Diese Überschrift klingt vielleicht nach Clickbait, aber hinter den „genialen Tricks“ mit der Mikrowelle stecken oft ganz normale Physik und Chemie. Eine günstige Mikrowelle funktioniert nach genau demselben Prinzip wie die teuerste: Sie versetzt Wassermoleküle mithilfe von Mikrowellenstrahlung mit einer Frequenz von etwa 2,45 GHz in Schwingung.
Falls Sie sich fragen, welchen „genialen Trick“ der Autor des Artikels gemeint hat, war es wahrscheinlich einer dieser bewährten Kniffe:
- Ausgetrocknetes Gebäck und Pommes retten
Hartes Brot oder Brötchen: Wickeln Sie sie in ein feuchtes Papiertuch und legen Sie sie für 10–20 Sekunden in die Mikrowelle.
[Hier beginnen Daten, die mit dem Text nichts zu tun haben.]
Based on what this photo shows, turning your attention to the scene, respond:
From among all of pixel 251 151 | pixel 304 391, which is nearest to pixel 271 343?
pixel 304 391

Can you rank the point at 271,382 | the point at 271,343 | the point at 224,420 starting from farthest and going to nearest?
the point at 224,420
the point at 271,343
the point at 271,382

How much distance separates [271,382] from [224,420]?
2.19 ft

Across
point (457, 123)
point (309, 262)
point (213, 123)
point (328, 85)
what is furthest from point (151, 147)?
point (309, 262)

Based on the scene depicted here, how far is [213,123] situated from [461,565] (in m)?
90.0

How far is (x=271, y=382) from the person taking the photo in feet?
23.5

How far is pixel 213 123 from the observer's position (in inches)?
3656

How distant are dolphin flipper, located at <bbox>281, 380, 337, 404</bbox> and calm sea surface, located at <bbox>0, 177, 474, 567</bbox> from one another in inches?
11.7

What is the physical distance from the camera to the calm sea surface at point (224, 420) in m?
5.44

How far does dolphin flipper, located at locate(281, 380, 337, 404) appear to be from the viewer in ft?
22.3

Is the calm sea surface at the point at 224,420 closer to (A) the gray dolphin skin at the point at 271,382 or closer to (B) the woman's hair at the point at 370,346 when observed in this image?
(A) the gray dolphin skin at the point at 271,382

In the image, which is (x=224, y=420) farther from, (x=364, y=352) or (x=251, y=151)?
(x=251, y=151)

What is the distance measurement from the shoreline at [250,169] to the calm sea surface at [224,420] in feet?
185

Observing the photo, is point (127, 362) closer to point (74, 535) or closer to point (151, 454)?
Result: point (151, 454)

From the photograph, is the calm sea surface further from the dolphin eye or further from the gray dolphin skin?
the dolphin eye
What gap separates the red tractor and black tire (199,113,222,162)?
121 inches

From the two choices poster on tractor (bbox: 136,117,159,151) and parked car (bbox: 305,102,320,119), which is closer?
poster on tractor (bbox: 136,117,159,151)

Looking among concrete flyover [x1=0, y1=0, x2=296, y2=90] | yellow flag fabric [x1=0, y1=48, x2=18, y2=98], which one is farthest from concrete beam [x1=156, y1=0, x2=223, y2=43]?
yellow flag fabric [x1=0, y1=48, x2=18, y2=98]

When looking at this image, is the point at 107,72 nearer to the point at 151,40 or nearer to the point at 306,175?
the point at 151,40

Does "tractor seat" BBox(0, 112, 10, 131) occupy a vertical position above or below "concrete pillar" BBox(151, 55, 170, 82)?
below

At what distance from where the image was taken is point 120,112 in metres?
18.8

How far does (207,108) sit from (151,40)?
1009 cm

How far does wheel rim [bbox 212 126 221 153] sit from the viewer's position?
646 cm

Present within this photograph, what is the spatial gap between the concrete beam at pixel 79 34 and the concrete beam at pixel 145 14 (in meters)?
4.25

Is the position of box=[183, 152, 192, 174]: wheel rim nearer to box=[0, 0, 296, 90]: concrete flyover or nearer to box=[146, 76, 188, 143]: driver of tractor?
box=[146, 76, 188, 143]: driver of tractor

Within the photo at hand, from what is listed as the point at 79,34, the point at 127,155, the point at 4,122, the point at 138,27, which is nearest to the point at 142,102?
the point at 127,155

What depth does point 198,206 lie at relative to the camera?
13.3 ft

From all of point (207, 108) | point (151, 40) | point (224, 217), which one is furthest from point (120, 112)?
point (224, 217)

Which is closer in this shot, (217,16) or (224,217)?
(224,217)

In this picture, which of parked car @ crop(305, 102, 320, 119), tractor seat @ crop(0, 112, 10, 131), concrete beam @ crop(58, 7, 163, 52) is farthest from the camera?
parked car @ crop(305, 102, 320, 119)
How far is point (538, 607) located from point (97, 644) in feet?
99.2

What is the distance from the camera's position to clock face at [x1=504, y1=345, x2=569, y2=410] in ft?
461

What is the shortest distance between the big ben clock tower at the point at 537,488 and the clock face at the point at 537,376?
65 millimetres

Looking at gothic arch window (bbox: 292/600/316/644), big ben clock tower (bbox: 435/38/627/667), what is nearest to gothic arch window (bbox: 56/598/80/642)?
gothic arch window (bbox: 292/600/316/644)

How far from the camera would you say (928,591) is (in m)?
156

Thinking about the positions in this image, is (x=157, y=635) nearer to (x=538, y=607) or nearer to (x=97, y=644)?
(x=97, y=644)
Das Wasser im Tuch verdampft, und das Gebäck wird wieder wunderbar weich.
Aufgeweichte Chips: Wenn Ihre Chips oder Cracker zu Hause aufgeweicht sind, legen Sie sie kurz auf ein Küchenpapier in die Mikrowelle. Dadurch wird die überschüssige Feuchtigkeit aufgesaugt und die Chips werden wieder knusprig.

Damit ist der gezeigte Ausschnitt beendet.